Four photographs
On my desk at home, I have four small photographs. All four are of me.
No, it’s not vanity. Despite a few years’ stint as a newsreader and hosting two seasons of a TV show, I remain convinced I have a face and physique far more suited to radio that posing in front of a camera. The photographs are of me aged two, sitting on the sands of Eastern Beach in Gibraltar with my father, there’s one of me at eighteen looking pretty grim and just marking time to leave home and finally become an independent adult, there’s one of me on my way home from a work conference when I was all about pursuing a career as well as motherhood - that 90s superwoman thing that managed to cage women in angst instead of free them as it was meant to. The last one is of my ten years ago winning a poetry competition.

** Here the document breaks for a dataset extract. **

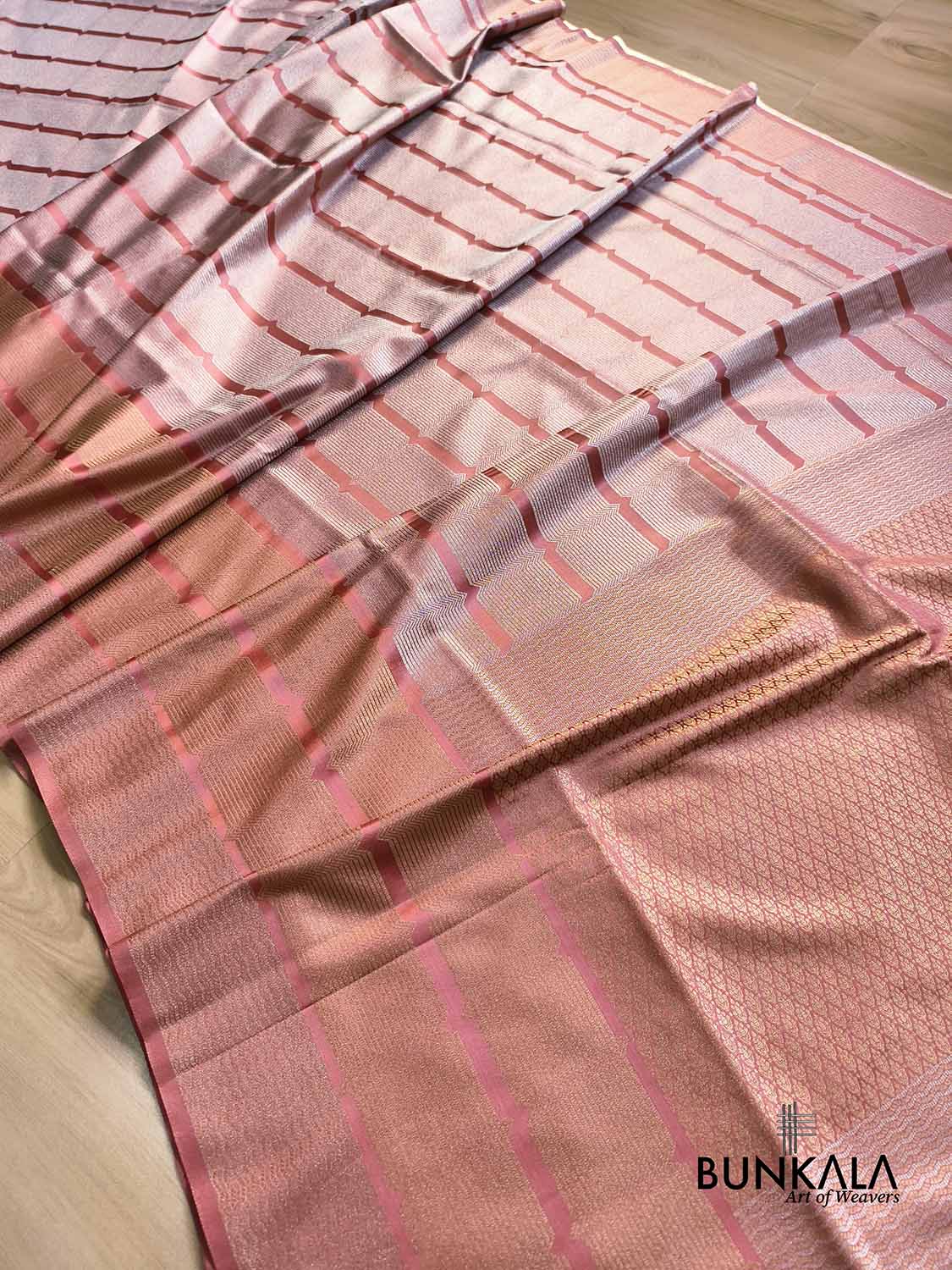 Champion Pink Geometrical Stripe Pattern Weaved Banarasi Mashru Silk Saree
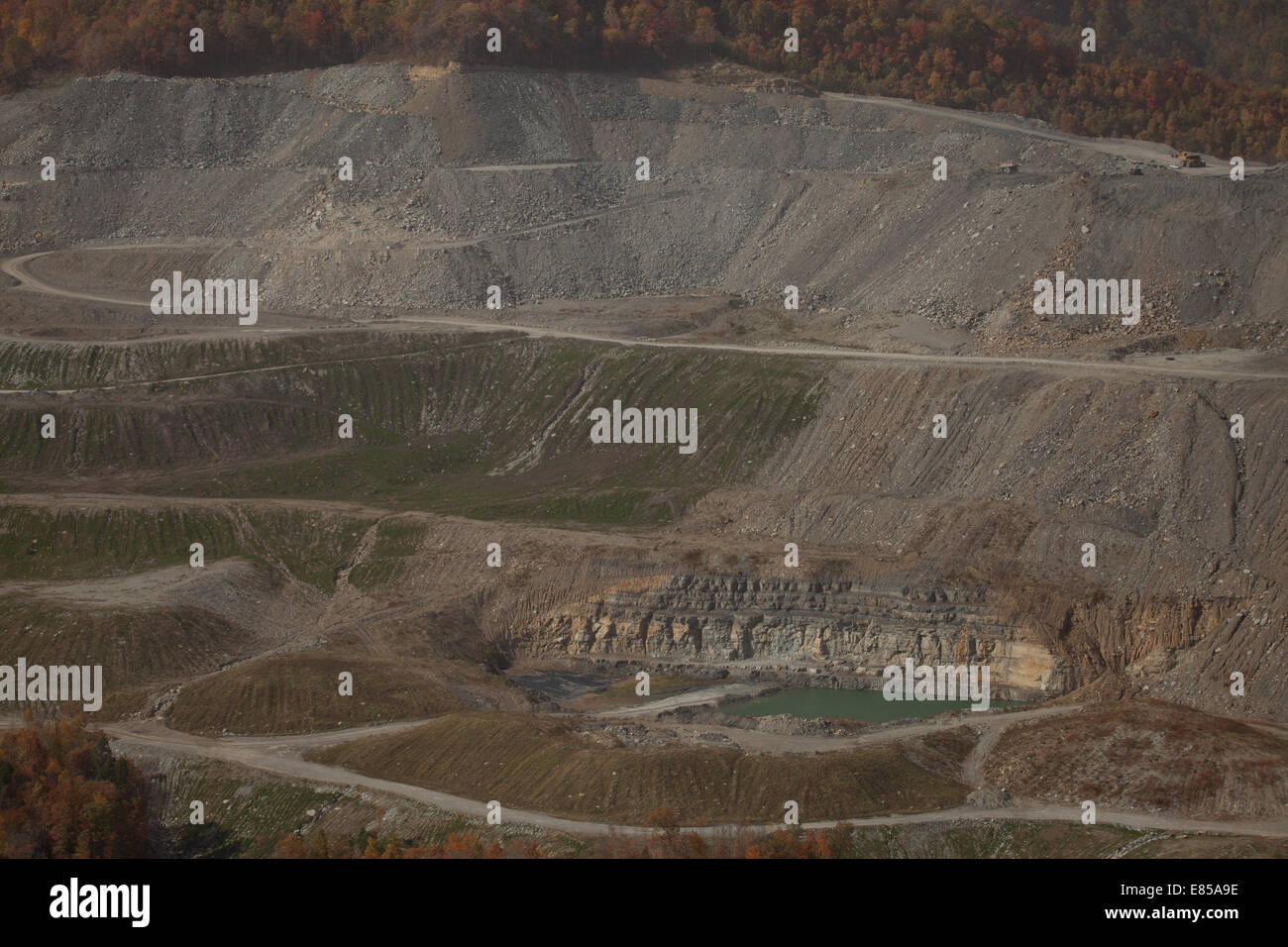 Excavated mountaintop coal mine with slag heaps and pit lake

They’re not great photographs but the reason I have them just by the side of my computer console is to remind me of that little girl, fresh faced and innocent and not knowing the obstacles that the world would throw at her, and of the teenager impatient to set aside the shackles of family and charge out into the world where she thought she would become a published, and lauded, author, and of the young woman just entering her full strength who thought there was still time to achieve everything and that writing the novel might just have to wait a year or two while the career settled, kids grew up…

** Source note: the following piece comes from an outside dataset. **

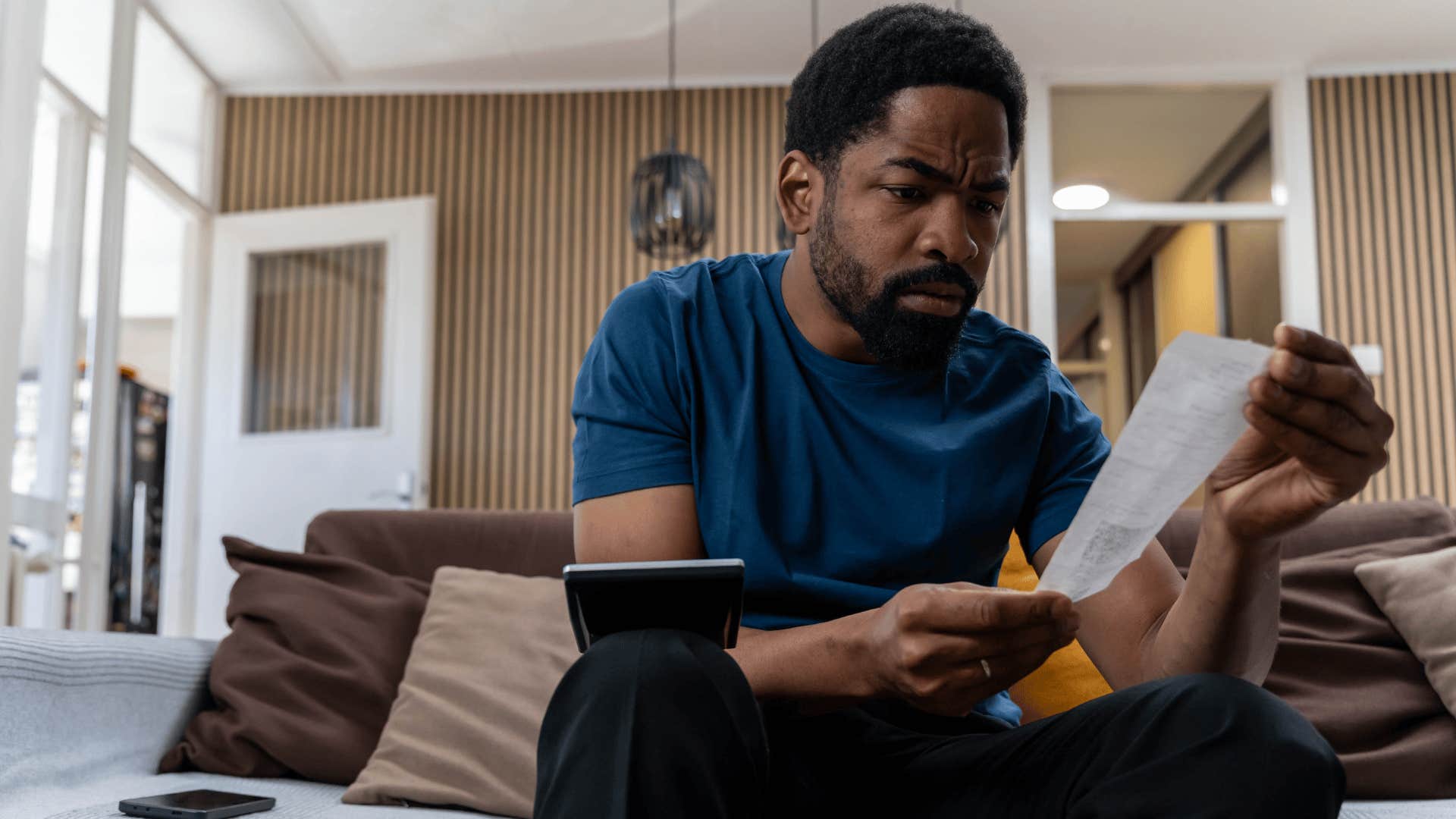 man dealing with a pressure to provide looking at bills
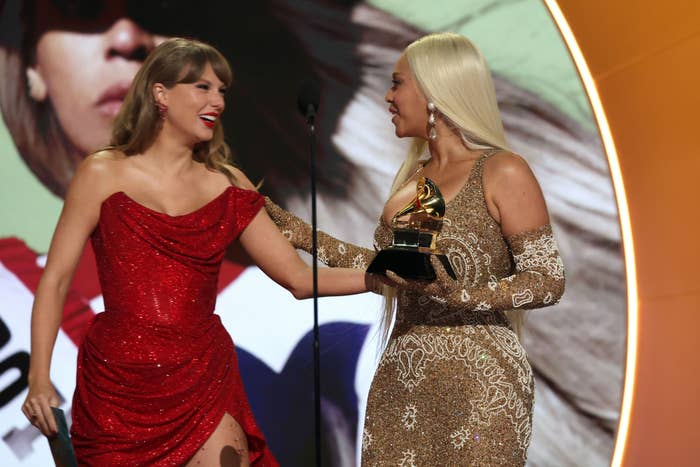 Two women on stage at an award show. One wears a red off-shoulder gown, the other a patterned dress, holding a Grammy. They're smiling and embracing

The last photographs remind me that I do have some writing skill that is still bursting to emerge fully.
Now and again I glance over at them and reassure those three versions of me that some things take time in coming but are worth it, that there were other things that had to be done. I know I have tarried and delayed and procrastinated and found a million and one excuses for not getting started, or starting and not finishing (there are four semi-drafted, half-finished, partly scribbled novels, perhaps more, in various pen drives and notebooks), and that I have felt many versions of the frustration of not doing what I always dreamt of doing. These days I accept those years of distraction as essential learning; there is much more knowledge and experience to be written into my work now. I so admire the young authors who are so dedicated to their work and talent. It didn’t turn out that way for me but it doesn’t matter; it’s ok to be old and an aspiring novelist.
I look at those versions of me and they keep me focused. It is time, they are all saying, and we are right behind you. That’s all I need. I don’t need validation from anyone else other than me and all the versions of me that have already been. I owe it to younger me to get that novel written.
I wrote the first few lines yesterday and can feel the floodgates creaking open…
Going full on analogue for writing this time - fountain pen in book!